Pensions Commutation Act 1871
- Parliament of the United Kingdom
- Long title: An Act to extend the provisions of the Pension Commutation Acts, 1869 and 1870, to certain Public Civil Officers, and to consolidate and amend the said Acts.
- Citation: 34 & 35 Vict. c. 36
- Territorial extent: United Kingdom

Dates
- Royal assent: 29 June 1871
- Commencement: 29 June 1871

Other legislation
- Amends: See § Repealed enactments
- Repeals/revokes: See § Repealed enactments
- Amended by: Pensions Commutation Act 1876; Pensions Commutation Act 1882; Statute Law Revision Act 1883; Statute Law Revision (No. 2) Act 1893; Perjury Act 1911; False Oaths (Scotland) Act 1933; Perjury Act (Northern Ireland) 1946; Statute Law Revision Act 1963; Defence (Transfer of Functions) (No. 1) Order 1964; National Loans Act 1968; Minister for the Civil Service Order 1968; National Savings Bank Act 1971; Superannuation Act 1972; Trustee Savings Banks Act 1976; Armed Forces Act 1981; Pensions Commutation Act 1984; Civil Partnership Act 2004; Marriage (Same Sex Couples) Act 2013 (Consequential and Contrary Provisions and Scotland) Order 2014; Marriage and Civil Partnership (Scotland) Act 2014 and Civil Partnership Act 2004 (Consequential Provisions and Modifications) Order 2014;

Status: Amended

Text of statute as originally enacted

Revised text of statute as amended

Text of the Pensions Commutation Act 1871 as in force today (including any amendments) within the United Kingdom, from legislation.gov.uk.
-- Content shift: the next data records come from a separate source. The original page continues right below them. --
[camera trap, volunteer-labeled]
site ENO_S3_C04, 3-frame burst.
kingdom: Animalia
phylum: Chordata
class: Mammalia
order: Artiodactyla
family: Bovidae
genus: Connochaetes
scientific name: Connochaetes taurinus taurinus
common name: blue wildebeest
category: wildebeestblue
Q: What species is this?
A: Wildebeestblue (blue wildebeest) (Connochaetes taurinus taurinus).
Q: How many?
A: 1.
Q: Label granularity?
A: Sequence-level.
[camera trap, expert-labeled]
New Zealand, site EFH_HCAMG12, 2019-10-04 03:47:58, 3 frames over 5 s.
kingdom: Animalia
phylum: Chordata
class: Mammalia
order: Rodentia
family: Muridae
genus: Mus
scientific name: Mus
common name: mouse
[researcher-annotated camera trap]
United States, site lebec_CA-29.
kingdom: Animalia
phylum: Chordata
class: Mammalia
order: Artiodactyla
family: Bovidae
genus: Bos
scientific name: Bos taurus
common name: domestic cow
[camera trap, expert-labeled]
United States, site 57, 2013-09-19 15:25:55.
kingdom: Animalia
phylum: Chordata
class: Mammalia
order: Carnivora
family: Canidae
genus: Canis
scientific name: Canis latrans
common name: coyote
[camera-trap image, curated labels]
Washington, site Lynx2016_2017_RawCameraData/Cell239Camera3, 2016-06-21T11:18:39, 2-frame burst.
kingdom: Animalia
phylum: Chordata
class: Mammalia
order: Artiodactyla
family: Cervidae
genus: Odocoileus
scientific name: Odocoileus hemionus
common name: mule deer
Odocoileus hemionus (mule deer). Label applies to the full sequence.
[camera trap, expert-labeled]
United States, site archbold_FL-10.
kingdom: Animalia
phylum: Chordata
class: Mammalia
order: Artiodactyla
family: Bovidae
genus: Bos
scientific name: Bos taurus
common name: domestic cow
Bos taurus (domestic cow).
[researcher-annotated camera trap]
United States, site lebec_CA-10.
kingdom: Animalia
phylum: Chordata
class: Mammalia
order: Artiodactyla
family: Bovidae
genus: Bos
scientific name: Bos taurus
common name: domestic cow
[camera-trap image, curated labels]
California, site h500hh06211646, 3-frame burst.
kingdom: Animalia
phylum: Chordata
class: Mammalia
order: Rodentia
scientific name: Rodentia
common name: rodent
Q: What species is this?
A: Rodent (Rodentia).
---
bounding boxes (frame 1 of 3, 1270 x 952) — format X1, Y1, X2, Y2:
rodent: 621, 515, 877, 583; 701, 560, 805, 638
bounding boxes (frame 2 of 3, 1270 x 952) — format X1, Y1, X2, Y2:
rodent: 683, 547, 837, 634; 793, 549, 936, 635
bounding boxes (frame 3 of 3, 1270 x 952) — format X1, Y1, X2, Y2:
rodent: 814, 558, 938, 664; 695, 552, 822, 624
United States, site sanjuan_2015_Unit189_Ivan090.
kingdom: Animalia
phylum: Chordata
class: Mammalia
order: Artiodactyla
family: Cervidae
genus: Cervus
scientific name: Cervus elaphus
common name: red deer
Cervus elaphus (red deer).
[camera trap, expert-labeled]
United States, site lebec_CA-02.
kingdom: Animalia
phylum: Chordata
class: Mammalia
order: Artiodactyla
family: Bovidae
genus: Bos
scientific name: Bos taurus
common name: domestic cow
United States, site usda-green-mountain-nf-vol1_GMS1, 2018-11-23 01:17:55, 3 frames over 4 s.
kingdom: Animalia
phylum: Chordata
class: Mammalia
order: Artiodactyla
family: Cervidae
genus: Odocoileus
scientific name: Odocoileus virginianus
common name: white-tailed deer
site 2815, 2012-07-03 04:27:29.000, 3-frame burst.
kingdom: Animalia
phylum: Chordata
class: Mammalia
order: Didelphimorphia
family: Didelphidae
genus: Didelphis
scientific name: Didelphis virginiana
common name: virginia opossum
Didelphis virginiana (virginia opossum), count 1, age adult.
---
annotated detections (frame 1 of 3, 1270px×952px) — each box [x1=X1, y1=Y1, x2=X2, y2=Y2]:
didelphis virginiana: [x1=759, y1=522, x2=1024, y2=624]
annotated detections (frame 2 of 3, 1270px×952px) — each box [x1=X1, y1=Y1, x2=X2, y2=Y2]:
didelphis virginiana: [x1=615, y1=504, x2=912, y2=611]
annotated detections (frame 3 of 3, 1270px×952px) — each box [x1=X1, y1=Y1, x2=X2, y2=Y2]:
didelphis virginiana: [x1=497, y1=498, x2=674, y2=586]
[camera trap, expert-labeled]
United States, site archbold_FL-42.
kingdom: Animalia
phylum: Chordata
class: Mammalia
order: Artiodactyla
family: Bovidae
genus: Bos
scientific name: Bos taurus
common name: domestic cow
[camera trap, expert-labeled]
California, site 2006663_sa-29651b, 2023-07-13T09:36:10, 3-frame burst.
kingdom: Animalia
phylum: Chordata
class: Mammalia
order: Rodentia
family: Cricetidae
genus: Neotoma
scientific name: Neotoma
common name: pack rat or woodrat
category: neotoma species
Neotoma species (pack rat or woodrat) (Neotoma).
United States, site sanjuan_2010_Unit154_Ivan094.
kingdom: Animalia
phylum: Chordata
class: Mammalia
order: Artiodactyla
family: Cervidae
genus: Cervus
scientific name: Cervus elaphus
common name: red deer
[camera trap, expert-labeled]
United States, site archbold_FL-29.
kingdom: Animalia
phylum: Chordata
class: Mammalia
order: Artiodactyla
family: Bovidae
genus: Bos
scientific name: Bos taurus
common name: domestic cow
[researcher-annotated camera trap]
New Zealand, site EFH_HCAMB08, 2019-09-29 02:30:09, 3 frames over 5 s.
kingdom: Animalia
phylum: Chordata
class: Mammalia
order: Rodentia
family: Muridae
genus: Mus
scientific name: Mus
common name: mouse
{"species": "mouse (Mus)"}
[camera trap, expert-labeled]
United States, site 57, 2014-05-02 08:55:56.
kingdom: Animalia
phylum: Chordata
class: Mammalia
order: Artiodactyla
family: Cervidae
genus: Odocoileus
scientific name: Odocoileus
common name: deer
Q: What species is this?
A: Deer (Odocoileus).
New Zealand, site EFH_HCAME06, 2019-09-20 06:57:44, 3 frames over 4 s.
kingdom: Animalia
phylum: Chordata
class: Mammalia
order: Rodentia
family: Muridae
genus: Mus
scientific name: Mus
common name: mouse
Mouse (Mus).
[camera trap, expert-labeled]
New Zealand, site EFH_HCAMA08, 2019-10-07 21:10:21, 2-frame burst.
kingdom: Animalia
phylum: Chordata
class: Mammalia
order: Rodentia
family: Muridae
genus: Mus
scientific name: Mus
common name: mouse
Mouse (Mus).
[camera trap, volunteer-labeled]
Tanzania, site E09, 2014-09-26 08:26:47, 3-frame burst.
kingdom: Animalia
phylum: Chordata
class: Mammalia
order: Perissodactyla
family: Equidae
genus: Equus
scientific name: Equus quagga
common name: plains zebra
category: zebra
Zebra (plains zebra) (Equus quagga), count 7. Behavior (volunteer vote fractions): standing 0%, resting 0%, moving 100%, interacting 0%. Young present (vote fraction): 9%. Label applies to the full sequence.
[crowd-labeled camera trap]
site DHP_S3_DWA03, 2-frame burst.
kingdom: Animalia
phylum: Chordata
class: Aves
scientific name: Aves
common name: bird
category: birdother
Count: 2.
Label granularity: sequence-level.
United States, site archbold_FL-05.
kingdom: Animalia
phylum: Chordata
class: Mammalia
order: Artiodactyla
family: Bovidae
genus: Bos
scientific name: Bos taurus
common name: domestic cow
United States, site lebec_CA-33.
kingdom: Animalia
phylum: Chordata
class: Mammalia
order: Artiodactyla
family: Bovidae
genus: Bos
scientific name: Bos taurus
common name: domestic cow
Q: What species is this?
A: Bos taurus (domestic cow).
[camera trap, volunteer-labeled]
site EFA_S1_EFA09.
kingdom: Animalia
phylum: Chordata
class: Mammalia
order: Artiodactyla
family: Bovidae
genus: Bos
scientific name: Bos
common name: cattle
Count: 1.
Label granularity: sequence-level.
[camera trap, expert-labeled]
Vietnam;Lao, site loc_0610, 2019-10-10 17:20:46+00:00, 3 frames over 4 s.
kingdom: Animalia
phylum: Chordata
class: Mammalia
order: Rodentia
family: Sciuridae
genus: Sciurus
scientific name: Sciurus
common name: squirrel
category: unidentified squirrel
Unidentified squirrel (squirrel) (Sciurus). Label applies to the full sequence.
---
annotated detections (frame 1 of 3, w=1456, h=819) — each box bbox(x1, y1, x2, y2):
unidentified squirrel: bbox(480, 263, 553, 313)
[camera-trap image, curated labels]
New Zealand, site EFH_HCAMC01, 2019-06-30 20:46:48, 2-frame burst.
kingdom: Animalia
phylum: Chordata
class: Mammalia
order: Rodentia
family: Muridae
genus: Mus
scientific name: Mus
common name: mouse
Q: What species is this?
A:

= Pensions Commutation Act 1871 =

Act of the Parliament of the United Kingdom

The Pensions Commutation Act 1871 (34 & 35 Vict. c. 36) was an act of the Parliament of the United Kingdom that consolidated enactments related to the commutation of pensions payable to officers and public civil servants, allowing individuals to convert a portion of their pension benefits into a lump sum payment.

As of 2026, the act remains in force in the United Kingdom.

== Provisions ==
=== Repealed enactments ===
Section 14 of the act repealed 2 enactments, listed in that section.

| Citation | Short title | Description | Extent of repeal |
|---|---|---|---|
| 32 & 33 Vict. c. 32 | Pensions Commutation Act 1869 | The Pensions Commutation Act, 1869. | The whole act. |
| 33 & 34 Vict. c. 101 | Pensions Commutation Act 1870 | An Act for amending the sixth section of the Pensions Commutation Act, 1869. | The whole act. |

== Subsequent developments ==
The act was extended by the Pensions Commutation Act 1876 (39 & 40 Vict. c. 73) and further amended by the Pensions Commutation Act 1882 (45 & 46 Vict. c. 44).

In section 11, the words " or the growing produce thereof ", and section 13 of the act were repealed by section 1 of, and the schedule to, the Statute Law Revision Act 1963, which came into force on 31 July 1963.

The whole act, so far as it applies to persons to whom section 1 of that act applies, was repealed in part by schedule 8 to the Superannuation Act 1972.